>> start Given data
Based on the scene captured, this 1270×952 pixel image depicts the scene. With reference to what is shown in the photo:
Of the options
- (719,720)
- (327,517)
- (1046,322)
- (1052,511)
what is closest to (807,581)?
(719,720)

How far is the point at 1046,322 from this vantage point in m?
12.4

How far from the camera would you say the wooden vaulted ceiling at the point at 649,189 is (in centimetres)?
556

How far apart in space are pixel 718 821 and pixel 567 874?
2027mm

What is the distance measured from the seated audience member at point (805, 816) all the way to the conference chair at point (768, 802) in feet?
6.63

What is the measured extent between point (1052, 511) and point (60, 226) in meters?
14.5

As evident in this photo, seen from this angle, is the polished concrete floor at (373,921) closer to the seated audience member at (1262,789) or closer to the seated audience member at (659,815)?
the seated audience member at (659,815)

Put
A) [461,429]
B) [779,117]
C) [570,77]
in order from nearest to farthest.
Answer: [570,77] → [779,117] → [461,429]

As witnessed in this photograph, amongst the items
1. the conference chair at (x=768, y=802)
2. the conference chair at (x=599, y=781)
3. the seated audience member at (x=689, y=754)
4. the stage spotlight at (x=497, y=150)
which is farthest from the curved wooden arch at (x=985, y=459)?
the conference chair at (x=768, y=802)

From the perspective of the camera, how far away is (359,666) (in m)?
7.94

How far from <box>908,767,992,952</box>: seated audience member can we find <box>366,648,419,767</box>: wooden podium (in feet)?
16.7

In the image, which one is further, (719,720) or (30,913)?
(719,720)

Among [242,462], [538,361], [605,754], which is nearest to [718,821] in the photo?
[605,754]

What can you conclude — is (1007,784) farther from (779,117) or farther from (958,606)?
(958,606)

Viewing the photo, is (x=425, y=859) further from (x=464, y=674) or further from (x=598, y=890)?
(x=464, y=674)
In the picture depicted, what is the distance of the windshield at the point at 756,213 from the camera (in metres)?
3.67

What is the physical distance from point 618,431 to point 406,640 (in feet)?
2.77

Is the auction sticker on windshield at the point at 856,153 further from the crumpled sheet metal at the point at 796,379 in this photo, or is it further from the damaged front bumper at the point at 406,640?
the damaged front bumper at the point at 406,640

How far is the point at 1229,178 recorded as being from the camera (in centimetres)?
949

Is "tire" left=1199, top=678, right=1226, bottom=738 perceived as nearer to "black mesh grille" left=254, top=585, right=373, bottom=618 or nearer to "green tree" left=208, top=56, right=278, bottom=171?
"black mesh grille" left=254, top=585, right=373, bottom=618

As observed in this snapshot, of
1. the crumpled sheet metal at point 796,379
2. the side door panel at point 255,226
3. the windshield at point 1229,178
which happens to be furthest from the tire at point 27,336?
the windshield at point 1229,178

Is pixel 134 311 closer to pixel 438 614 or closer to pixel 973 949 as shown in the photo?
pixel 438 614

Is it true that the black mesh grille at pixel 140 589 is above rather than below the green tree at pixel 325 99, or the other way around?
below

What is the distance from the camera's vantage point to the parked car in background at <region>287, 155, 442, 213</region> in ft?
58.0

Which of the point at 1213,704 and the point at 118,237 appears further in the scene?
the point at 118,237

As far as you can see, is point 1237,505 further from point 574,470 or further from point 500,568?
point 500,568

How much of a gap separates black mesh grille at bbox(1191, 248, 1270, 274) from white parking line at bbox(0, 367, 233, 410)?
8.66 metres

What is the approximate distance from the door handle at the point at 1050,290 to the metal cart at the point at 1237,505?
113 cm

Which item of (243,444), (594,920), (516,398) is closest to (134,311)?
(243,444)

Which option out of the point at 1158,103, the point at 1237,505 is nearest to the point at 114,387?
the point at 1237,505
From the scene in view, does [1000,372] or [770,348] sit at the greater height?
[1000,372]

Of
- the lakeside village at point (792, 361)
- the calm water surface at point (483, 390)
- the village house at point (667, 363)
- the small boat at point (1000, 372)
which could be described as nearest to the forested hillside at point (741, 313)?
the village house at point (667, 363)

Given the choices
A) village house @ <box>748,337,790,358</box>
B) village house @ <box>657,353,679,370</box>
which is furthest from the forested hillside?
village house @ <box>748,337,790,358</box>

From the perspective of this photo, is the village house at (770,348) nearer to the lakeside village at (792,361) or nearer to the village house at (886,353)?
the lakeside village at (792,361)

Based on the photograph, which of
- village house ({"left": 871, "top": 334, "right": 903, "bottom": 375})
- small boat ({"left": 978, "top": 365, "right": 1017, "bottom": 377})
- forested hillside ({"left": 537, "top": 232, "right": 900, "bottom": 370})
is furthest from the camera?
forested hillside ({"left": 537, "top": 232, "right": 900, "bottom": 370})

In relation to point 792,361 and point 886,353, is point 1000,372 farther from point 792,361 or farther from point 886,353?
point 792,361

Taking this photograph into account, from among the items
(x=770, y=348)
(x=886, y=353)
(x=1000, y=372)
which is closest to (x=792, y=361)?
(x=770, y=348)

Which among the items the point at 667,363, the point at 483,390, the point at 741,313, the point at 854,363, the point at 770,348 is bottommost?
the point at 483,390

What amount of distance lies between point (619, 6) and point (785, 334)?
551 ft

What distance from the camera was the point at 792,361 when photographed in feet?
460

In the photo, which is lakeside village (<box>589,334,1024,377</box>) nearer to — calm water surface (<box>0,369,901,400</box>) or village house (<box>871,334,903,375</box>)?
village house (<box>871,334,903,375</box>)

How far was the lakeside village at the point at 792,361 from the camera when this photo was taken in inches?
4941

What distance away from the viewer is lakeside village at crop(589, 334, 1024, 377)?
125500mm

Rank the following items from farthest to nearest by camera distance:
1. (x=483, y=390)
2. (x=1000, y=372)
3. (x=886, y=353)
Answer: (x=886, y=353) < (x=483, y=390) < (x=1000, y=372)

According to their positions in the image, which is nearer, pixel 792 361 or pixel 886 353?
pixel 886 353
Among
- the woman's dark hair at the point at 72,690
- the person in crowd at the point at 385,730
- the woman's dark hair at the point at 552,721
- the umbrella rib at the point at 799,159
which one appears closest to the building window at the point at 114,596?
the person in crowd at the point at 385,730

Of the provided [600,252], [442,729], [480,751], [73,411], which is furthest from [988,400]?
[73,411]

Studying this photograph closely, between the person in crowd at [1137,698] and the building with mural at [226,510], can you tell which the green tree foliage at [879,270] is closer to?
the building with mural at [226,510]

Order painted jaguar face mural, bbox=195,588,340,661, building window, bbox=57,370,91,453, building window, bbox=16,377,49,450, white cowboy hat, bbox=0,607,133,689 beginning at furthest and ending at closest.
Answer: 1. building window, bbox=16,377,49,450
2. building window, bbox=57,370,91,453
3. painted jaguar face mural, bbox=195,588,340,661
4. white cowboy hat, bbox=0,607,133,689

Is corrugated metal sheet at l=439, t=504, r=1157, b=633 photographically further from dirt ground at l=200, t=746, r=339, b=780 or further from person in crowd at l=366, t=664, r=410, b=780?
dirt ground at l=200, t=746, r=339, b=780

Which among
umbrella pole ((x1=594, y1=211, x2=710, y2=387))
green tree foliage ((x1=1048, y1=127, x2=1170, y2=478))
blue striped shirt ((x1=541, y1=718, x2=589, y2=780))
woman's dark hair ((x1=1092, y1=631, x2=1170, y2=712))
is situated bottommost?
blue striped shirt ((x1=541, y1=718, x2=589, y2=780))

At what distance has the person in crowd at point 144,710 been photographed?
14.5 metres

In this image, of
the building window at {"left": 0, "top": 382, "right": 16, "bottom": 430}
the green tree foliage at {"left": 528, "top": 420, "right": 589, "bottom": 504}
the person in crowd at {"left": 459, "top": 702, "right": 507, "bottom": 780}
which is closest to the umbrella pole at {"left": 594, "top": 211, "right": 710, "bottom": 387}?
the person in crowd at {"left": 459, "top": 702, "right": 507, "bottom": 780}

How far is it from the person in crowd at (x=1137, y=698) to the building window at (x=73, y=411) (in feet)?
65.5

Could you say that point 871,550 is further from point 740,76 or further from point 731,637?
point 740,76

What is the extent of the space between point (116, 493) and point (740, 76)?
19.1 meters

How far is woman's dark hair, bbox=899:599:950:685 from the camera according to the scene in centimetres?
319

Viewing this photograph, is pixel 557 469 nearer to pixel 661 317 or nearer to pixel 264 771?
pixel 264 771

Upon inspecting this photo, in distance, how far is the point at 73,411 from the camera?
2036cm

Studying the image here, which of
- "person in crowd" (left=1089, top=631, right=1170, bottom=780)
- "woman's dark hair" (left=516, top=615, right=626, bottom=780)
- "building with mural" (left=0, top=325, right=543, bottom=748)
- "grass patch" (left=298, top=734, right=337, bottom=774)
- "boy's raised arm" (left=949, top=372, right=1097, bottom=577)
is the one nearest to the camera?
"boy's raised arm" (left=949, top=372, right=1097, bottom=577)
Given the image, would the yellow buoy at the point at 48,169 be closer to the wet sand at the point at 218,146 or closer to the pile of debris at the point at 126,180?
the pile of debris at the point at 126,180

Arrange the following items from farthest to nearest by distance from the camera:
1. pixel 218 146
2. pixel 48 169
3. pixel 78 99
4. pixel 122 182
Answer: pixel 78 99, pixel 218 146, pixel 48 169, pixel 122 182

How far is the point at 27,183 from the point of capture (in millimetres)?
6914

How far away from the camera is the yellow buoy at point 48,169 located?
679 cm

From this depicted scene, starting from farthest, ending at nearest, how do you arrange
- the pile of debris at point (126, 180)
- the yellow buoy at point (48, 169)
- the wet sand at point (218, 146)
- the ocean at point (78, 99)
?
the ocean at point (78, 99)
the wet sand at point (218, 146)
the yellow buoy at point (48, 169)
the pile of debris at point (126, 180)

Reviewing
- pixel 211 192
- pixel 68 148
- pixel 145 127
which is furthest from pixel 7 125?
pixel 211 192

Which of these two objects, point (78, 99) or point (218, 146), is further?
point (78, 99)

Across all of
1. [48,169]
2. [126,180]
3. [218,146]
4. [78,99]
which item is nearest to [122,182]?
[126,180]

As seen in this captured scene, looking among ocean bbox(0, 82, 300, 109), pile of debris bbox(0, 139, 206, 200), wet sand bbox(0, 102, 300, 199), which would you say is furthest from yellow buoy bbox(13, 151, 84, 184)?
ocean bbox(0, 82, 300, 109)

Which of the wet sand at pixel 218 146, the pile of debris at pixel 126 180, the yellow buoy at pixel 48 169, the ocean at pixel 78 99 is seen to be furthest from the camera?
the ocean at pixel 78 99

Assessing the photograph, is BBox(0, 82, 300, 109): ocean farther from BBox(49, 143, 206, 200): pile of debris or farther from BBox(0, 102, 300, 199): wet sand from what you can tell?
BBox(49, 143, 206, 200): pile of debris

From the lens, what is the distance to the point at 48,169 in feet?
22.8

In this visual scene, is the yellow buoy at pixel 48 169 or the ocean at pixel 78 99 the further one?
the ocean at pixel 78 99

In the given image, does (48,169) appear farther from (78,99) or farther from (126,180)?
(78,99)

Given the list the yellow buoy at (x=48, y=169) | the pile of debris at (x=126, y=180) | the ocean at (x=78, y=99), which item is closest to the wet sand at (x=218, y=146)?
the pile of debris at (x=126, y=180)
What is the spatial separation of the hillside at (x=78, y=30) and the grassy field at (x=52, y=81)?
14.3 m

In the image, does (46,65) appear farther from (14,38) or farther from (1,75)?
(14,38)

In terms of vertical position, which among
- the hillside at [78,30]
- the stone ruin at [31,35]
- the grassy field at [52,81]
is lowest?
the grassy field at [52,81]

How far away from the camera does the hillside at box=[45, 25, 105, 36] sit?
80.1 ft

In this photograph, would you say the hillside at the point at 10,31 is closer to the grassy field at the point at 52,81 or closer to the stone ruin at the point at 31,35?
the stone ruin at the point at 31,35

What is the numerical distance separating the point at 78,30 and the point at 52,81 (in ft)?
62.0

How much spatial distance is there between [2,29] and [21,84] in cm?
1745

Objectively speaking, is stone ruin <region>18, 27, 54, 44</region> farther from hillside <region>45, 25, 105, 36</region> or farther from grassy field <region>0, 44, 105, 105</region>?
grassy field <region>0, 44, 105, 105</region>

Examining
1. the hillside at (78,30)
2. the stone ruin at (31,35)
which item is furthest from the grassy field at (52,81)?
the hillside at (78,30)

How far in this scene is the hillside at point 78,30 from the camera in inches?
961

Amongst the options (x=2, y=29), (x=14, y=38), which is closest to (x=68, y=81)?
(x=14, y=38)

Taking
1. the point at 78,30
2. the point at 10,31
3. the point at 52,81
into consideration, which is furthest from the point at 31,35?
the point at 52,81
>> end Given data
What this task involves:
Can you repeat the lines starting at the one containing "How much spatial" and ending with the last line?

Reply:
How much spatial distance is there between [2,29] and [21,84] in cm?
1745

Objectively speaking, is stone ruin <region>18, 27, 54, 44</region> farther from hillside <region>45, 25, 105, 36</region> or farther from grassy field <region>0, 44, 105, 105</region>?
grassy field <region>0, 44, 105, 105</region>

Examining
1. the hillside at (78,30)
2. the stone ruin at (31,35)
which item is furthest from the grassy field at (52,81)?
the hillside at (78,30)

How far in this scene is the hillside at point 78,30 from the camera in inches?
961

Amongst the options (x=2, y=29), (x=14, y=38), which is closest to (x=68, y=81)?
(x=14, y=38)

Taking
1. the point at 78,30
2. the point at 10,31
3. the point at 52,81
into consideration, which is furthest from the point at 31,35?
the point at 52,81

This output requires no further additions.